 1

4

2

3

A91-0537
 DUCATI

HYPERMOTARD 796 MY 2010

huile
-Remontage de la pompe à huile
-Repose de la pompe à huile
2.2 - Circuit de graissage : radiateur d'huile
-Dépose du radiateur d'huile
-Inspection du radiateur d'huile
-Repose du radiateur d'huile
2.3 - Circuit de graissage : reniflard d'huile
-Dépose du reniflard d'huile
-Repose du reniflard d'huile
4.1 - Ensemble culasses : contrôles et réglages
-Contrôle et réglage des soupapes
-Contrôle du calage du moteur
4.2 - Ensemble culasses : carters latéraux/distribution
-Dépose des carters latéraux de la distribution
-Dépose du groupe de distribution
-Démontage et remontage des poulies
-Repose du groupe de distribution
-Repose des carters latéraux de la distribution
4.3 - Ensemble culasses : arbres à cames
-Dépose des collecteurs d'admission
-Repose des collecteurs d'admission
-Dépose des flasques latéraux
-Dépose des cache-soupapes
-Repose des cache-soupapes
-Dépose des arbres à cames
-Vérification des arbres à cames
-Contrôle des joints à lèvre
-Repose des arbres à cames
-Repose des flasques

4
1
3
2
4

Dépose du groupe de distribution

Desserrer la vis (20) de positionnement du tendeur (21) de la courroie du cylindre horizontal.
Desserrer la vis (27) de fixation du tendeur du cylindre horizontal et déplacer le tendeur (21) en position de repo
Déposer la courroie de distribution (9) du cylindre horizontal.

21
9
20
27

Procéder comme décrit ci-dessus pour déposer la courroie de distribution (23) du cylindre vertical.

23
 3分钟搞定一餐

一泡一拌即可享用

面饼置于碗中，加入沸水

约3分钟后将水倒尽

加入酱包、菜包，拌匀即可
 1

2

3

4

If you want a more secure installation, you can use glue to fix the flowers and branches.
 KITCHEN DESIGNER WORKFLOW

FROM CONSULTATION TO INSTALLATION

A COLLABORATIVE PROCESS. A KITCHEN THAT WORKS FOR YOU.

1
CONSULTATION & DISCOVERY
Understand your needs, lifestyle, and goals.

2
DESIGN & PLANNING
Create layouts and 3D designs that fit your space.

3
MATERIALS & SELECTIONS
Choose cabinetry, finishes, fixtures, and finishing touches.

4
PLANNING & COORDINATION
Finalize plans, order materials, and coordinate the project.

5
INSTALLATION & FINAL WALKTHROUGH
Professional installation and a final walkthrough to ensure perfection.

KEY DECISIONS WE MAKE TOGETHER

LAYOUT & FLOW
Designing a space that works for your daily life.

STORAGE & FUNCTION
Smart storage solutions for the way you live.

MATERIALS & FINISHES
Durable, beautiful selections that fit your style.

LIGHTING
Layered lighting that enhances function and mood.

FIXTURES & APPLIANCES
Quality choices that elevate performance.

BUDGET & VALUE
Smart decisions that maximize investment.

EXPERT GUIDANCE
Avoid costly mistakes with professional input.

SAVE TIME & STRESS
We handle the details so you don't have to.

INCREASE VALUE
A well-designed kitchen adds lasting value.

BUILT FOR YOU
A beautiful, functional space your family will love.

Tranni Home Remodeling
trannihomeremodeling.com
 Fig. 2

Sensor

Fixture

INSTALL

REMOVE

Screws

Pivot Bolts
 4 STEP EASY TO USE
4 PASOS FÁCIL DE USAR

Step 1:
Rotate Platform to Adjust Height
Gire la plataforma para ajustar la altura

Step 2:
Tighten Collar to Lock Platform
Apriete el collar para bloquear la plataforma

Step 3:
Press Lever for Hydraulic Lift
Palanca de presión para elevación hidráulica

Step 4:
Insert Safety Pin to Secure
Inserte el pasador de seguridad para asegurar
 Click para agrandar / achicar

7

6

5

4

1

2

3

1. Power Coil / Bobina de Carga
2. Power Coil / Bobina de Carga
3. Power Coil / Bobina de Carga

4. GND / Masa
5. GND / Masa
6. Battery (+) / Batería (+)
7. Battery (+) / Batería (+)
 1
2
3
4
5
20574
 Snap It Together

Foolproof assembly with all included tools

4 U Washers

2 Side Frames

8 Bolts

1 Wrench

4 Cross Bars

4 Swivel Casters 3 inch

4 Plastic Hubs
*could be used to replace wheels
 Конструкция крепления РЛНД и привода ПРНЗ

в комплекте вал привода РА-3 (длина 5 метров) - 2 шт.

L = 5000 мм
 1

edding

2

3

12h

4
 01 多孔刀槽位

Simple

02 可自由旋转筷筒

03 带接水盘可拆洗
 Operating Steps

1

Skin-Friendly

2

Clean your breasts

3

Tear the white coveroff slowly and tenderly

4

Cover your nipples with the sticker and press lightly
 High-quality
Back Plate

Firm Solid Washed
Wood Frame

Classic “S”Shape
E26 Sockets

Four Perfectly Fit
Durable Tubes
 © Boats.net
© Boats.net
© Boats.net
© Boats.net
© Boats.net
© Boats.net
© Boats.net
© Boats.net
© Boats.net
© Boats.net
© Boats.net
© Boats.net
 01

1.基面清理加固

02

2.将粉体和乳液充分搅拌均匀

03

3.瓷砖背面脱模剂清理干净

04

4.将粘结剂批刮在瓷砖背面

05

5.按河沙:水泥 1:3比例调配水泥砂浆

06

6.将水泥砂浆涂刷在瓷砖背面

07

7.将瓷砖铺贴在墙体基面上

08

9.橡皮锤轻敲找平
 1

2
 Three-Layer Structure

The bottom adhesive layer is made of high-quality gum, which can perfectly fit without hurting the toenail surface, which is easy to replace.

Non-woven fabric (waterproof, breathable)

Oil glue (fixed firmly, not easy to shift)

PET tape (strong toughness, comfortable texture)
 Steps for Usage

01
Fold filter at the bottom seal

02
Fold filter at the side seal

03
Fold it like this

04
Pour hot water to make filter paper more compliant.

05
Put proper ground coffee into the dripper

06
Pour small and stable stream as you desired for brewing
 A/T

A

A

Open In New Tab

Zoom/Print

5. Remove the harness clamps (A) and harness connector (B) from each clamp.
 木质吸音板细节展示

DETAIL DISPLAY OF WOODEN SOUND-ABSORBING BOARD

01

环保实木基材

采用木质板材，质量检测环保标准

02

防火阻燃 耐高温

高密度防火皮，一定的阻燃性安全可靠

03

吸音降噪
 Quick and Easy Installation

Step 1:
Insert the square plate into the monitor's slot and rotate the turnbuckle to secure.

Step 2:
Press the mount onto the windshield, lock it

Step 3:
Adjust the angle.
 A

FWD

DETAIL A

○ ○ ○

Your task is to restate, word for word, the lines from the beginning of the records to the line with "-Repose des arbres à cames", inclusive.

 1

4

2

3

A91-0537
 DUCATI

HYPERMOTARD 796 MY 2010

huile
-Remontage de la pompe à huile
-Repose de la pompe à huile
2.2 - Circuit de graissage : radiateur d'huile
-Dépose du radiateur d'huile
-Inspection du radiateur d'huile
-Repose du radiateur d'huile
2.3 - Circuit de graissage : reniflard d'huile
-Dépose du reniflard d'huile
-Repose du reniflard d'huile
4.1 - Ensemble culasses : contrôles et réglages
-Contrôle et réglage des soupapes
-Contrôle du calage du moteur
4.2 - Ensemble culasses : carters latéraux/distribution
-Dépose des carters latéraux de la distribution
-Dépose du groupe de distribution
-Démontage et remontage des poulies
-Repose du groupe de distribution
-Repose des carters latéraux de la distribution
4.3 - Ensemble culasses : arbres à cames
-Dépose des collecteurs d'admission
-Repose des collecteurs d'admission
-Dépose des flasques latéraux
-Dépose des cache-soupapes
-Repose des cache-soupapes
-Dépose des arbres à cames
-Vérification des arbres à cames
-Contrôle des joints à lèvre
-Repose des arbres à cames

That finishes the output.